▶ What to produce
Extract the passage from the disability insurance ruling below, starting at "SO ORDERED." and ending at "of the Policy.", copying it word for word.

Opinion
Disability policyholder sued insurance company for breach of contract. Insurance company sought leave to amend its answer to include affirmative defense and counterclaims related to alleged intentional and fraudulent misrepresentations by policyholder. The District Court, Spatt, J., adopted report and recommendation of United States Magistrate Judge Orenstein, holding that incontestability clause served as absolute bar to assertion by insurer of any affirmative defense or counterclaim arising out of alleged material misrepresentation on part of policyholder as to his past history of illegal drug use.
Motion denied.
Any ambiguity in terms of insurance policy must be construed in favor of insured.
Westermann & Tryon, Garden City, NY, for Plaintiff; Michael D. Tryon, Leslie C. Flynn, of counsel.
Windels, Marx, Davies & Ives, New York City, for Defendant; Thomas Mulligan, of counsel.
MEMORANDUM OF DECISION AND ORDER
SPATT, District Judge:
There being no objections filed to the March 21, 1997 report and recommendation of United States Magistrate Judge Michael L. Orenstein, it is hereby
ORDERED, that the March 21, 1997 report and recommendation of Judge Orenstein is adopted as the opinion of this Court.
SO ORDERED.
REPORT AND RECOMMENDATION
ORENSTEIN, United States Magistrate Judge.
Pending before the Court is Defendant's motion for leave to amend its Answer to add an affirmative defense and three counterclaims. For the reasons set forth below, this Court reports and recommends that the motion be denied.
BACKGROUND
This is a breach of contract action brought under the Court's diversity jurisdiction, 28 U.S. C. § 1332. The gravamen of the Complaint is that Defendant breached a policy of disability insurance (the " Policy" ) issued to Plaintiff when it ceased making monthly payments allegedly due and owing Plaintiff. In its defense, Defendant claims that it stopped making payments to Plaintiff only after determining that he was no longer permanently mentally disabled within the meaning of the Policy.
The proffered affirmative defense maintains that Plaintiff intentionally and fraudulently made material misrepresentations in his application for the Policy. The proposed counterclaims all relate to the alleged misrepresentations. Counterclaim I seeks a judgment rescinding the Policy. Counterclaim II seeks restitution, less premiums paid, for some $250,000.00 in benefits paid out to Plaintiff under the Policy. Counterclaim III seeks a declaration that the Policy was void ab initio. Counterclaim IV seeks to recover benefits paid Plaintiff, less premiums, under the theory of unjust enrichment.

▶ Records
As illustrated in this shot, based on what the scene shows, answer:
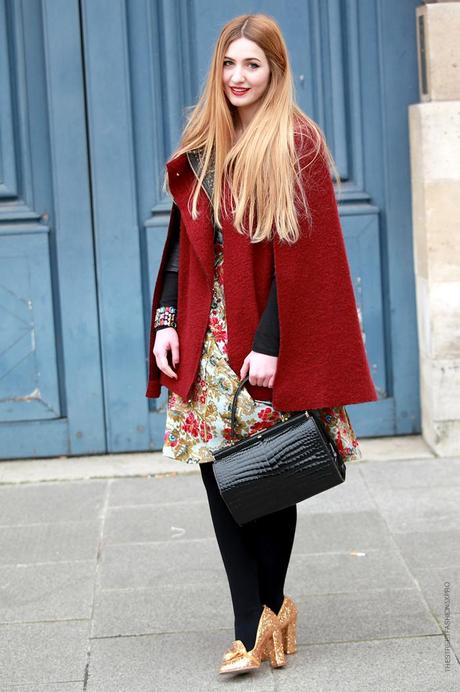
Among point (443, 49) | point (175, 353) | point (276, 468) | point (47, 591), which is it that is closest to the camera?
point (276, 468)

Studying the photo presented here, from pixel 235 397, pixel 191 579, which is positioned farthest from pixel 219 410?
pixel 191 579

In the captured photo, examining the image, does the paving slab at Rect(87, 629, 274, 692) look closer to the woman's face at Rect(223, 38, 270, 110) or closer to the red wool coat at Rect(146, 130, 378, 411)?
the red wool coat at Rect(146, 130, 378, 411)

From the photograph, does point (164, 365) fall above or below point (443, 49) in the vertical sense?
below

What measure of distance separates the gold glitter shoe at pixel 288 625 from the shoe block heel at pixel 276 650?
3 centimetres

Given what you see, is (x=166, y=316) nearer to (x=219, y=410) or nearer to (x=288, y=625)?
(x=219, y=410)

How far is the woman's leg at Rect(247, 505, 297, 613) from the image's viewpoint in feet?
11.5

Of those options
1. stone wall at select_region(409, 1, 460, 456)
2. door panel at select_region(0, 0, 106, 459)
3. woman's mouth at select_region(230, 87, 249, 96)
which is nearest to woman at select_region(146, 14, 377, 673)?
woman's mouth at select_region(230, 87, 249, 96)

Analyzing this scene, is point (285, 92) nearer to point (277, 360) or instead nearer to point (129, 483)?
point (277, 360)

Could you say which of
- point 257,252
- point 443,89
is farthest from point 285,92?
point 443,89

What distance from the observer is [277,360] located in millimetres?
3299

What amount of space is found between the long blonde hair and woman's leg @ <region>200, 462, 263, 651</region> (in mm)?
725

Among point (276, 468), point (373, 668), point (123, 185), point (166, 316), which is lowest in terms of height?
point (373, 668)

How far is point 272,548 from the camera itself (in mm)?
3512

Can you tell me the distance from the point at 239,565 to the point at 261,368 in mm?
590
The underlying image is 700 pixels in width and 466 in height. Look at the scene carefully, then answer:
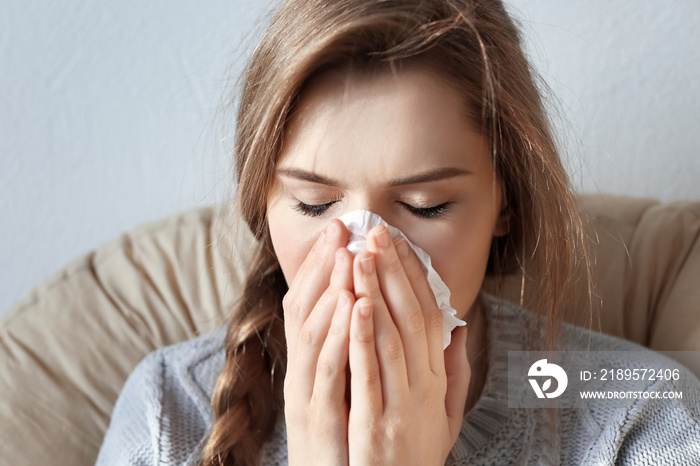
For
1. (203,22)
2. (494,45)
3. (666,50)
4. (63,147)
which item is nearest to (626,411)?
(494,45)

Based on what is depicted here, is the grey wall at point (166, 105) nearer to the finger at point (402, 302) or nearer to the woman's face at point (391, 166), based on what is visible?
the woman's face at point (391, 166)

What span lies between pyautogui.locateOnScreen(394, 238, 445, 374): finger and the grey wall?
1.69 feet

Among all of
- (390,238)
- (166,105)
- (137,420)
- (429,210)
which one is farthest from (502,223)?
(166,105)

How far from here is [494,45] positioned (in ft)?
3.15

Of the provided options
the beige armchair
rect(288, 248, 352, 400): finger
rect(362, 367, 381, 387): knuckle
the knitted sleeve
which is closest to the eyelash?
rect(288, 248, 352, 400): finger

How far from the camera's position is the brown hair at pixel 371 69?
0.88 meters

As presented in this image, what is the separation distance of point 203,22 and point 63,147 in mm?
411

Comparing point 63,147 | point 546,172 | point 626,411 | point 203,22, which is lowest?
point 626,411

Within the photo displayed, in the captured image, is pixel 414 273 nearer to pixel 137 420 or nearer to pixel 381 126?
pixel 381 126

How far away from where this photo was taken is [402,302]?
2.74ft

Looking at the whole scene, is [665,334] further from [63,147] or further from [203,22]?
[63,147]

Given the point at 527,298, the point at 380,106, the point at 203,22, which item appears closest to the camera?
the point at 380,106

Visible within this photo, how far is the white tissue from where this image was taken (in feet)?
2.75

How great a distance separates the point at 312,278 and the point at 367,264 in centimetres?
9
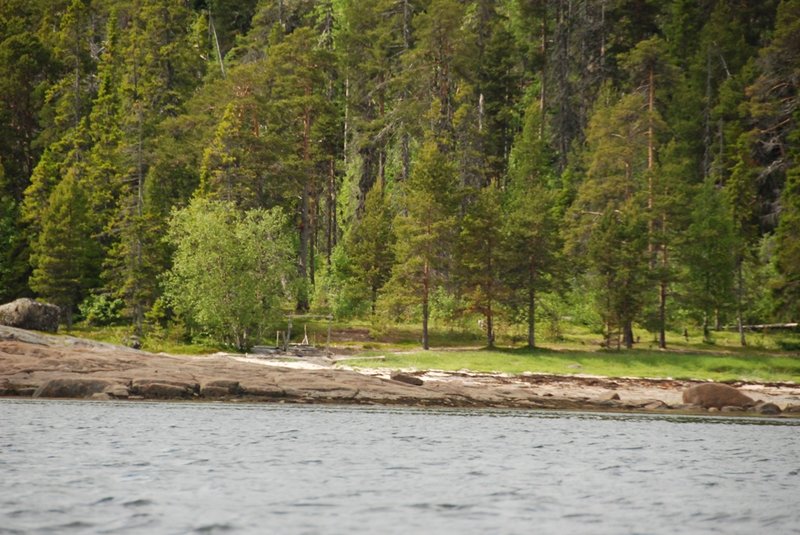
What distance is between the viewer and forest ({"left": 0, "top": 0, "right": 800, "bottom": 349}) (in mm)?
51219

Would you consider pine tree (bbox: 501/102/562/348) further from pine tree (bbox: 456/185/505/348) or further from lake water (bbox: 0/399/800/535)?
lake water (bbox: 0/399/800/535)

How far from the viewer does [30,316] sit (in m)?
48.9

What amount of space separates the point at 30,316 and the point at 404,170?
30304mm

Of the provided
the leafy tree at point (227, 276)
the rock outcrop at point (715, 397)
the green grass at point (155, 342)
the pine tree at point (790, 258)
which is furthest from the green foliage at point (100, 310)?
the pine tree at point (790, 258)

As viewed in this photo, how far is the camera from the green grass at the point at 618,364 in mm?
43625

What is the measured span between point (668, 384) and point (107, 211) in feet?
141

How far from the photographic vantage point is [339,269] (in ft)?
214

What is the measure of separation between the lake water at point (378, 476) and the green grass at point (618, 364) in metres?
16.2

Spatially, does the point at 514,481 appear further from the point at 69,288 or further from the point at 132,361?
the point at 69,288

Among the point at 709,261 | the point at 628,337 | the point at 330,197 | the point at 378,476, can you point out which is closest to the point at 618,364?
the point at 628,337

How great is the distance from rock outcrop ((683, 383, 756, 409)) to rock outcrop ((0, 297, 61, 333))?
3664cm

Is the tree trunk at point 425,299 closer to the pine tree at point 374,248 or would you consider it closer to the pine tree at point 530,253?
the pine tree at point 530,253

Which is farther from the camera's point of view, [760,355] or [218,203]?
[218,203]

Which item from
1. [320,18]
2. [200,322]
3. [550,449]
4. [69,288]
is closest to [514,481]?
[550,449]
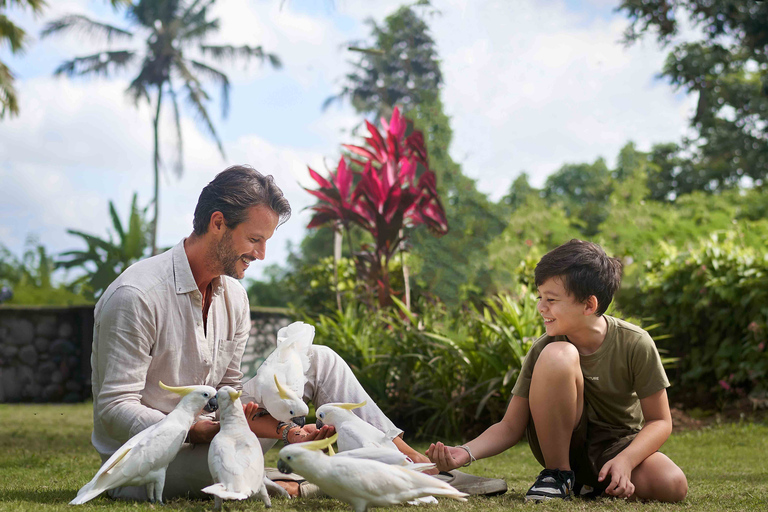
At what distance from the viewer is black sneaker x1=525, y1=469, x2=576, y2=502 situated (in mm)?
2115

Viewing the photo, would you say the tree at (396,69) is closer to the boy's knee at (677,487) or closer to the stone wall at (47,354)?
the stone wall at (47,354)

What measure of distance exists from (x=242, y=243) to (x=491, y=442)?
1076mm

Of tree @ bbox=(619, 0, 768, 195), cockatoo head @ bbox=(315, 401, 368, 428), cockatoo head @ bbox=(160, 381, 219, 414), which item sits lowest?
cockatoo head @ bbox=(315, 401, 368, 428)

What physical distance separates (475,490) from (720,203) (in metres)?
13.7

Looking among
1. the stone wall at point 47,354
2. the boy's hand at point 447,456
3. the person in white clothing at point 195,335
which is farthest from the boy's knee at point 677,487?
the stone wall at point 47,354

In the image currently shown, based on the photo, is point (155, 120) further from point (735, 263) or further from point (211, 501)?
point (211, 501)

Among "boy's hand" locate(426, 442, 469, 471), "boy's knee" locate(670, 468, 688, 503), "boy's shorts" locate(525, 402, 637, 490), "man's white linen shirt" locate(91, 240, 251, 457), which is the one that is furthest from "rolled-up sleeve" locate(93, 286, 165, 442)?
"boy's knee" locate(670, 468, 688, 503)

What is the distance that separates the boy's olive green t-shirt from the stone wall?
6.22 meters

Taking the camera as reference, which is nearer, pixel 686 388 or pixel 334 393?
pixel 334 393

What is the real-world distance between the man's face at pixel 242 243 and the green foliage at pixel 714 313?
391 cm

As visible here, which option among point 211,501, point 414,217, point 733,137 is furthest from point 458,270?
point 733,137

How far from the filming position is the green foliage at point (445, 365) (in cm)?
421

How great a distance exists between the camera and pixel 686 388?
17.9 ft

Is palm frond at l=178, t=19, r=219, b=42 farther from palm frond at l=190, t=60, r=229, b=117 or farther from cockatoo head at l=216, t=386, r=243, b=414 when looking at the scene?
cockatoo head at l=216, t=386, r=243, b=414
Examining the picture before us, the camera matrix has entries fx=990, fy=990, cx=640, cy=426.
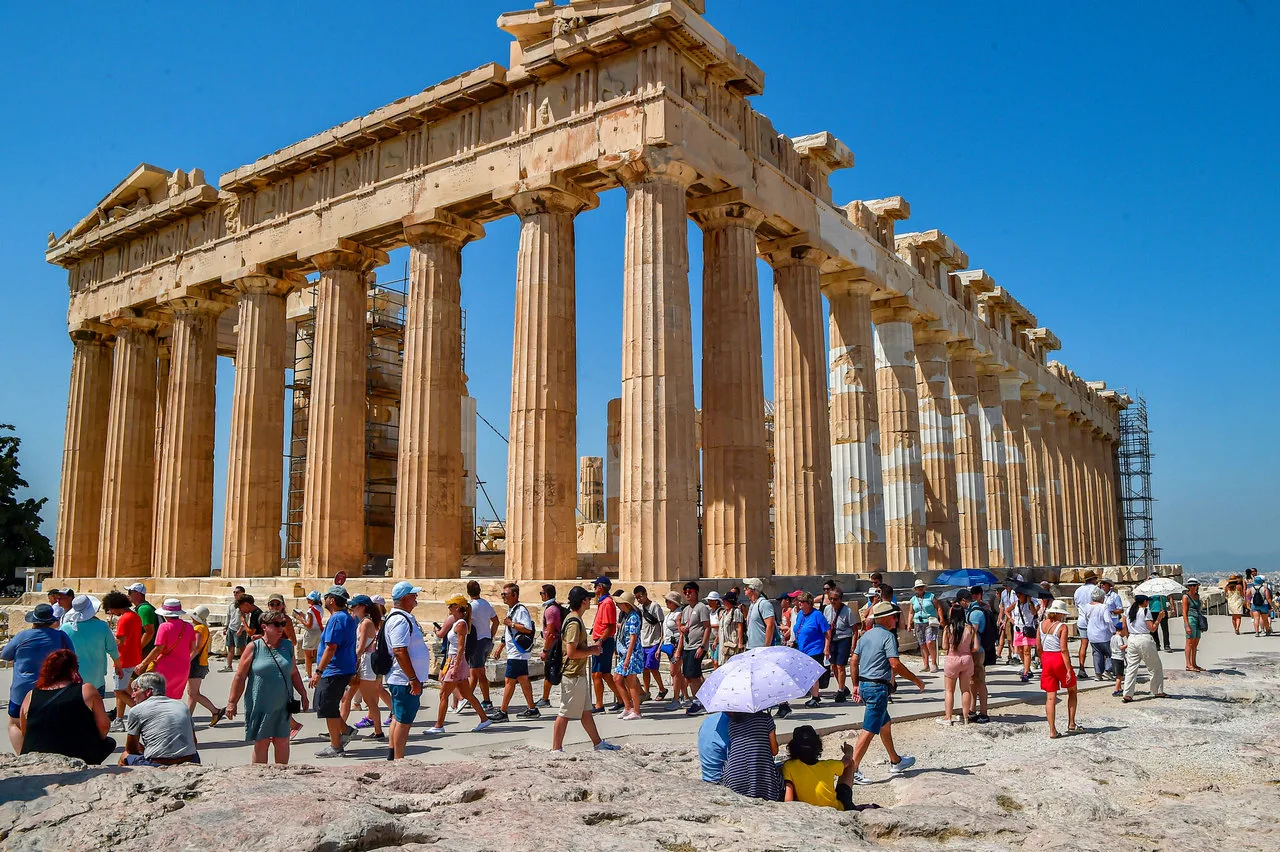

▶ Task solution
SO ORDERED.
REPORT AND RECOMMENDATION
ORENSTEIN, United States Magistrate Judge.
Pending before the Court is Defendant's motion for leave to amend its Answer to add an affirmative defense and three counterclaims. For the reasons set forth below, this Court reports and recommends that the motion be denied.
BACKGROUND
This is a breach of contract action brought under the Court's diversity jurisdiction, 28 U.S. C. § 1332. The gravamen of the Complaint is that Defendant breached a policy of disability insurance (the " Policy" ) issued to Plaintiff when it ceased making monthly payments allegedly due and owing Plaintiff. In its defense, Defendant claims that it stopped making payments to Plaintiff only after determining that he was no longer permanently mentally disabled within the meaning of the Policy.